I just learned that our family's name is a slang term. Read on...

In the 1990 film "Quigley Down Under," the title character - an expert marksman played by Tom Selleck - kills 2 men with 1 bullet from an 1874 Sharps rifle (reproduction, 1st image). "We see the results of a long range shot, two men are taken down towards the end of the movie from great distance, being hit before the sound of the rifle arrives."
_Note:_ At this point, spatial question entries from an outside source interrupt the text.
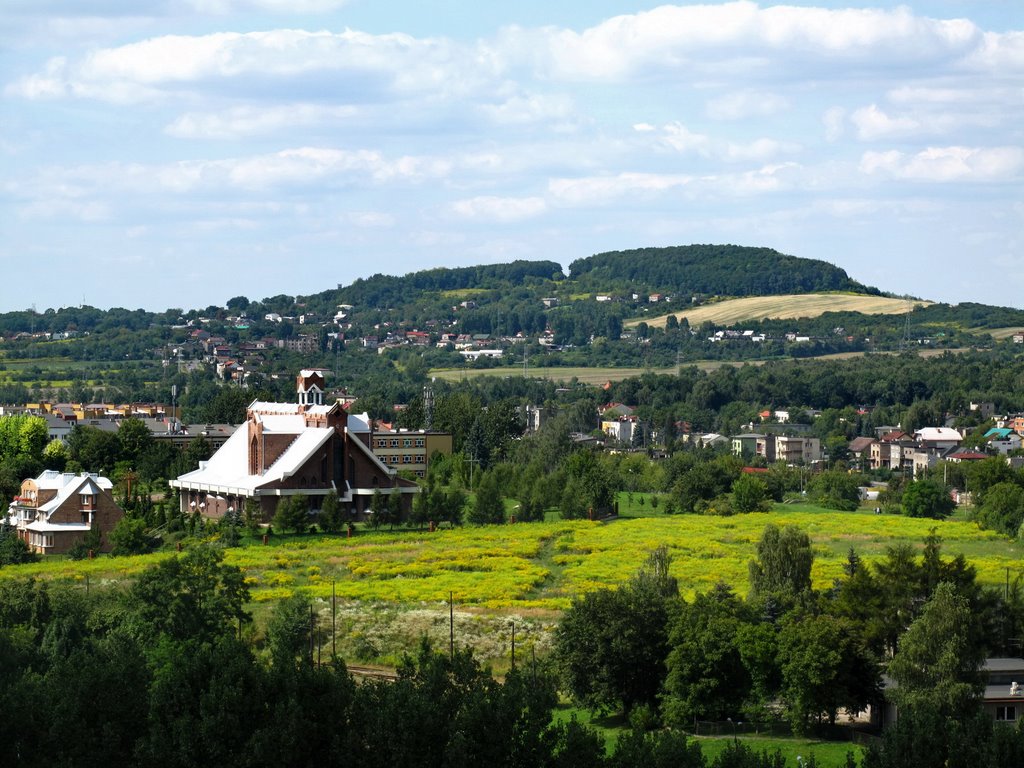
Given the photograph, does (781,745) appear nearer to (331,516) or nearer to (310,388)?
(331,516)

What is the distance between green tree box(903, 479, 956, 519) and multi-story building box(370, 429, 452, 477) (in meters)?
25.2

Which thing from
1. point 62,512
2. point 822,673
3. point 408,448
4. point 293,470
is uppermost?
point 408,448

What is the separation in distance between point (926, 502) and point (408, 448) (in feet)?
93.2

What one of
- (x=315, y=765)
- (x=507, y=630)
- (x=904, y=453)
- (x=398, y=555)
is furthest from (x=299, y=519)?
(x=904, y=453)

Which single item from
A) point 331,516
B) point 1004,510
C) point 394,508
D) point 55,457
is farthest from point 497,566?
point 55,457

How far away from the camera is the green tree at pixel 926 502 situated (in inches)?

In August and September 2009 Serjeant Tom Potter, 30, and Rifleman Mark Osmond, 25, (pseudonyms) of the British Army had 75 confirmed kills between them in Afghanistan. They used suppressors to reduce the noise of the guns to the sound of a ballistic crack, the origin of which could not be determined. "With the bullet travelling at three times the speed of sound, a victim was unlikely to hear anything before he died." On a previous occasion, the pair of expert snipers had killed 8 Taliban in 2 hours, most from 1,200m with a 7.62mm L96 rifle (2nd image). The longest-range shot taken was when Potter killed an insurgent at 1,430m away. But the most celebrated shot was by Osmond at a range of 196m when he killed a known Taliban commander and his passenger through their heads with a single bullet as they rode away on a motorcycle. "He had achieved the rare feat of ‘one shot, two kills’ known in the sniping business as ‘a Quigley’."

1 comment:

  1. Don't you feel special, now that your name has been so immortalized?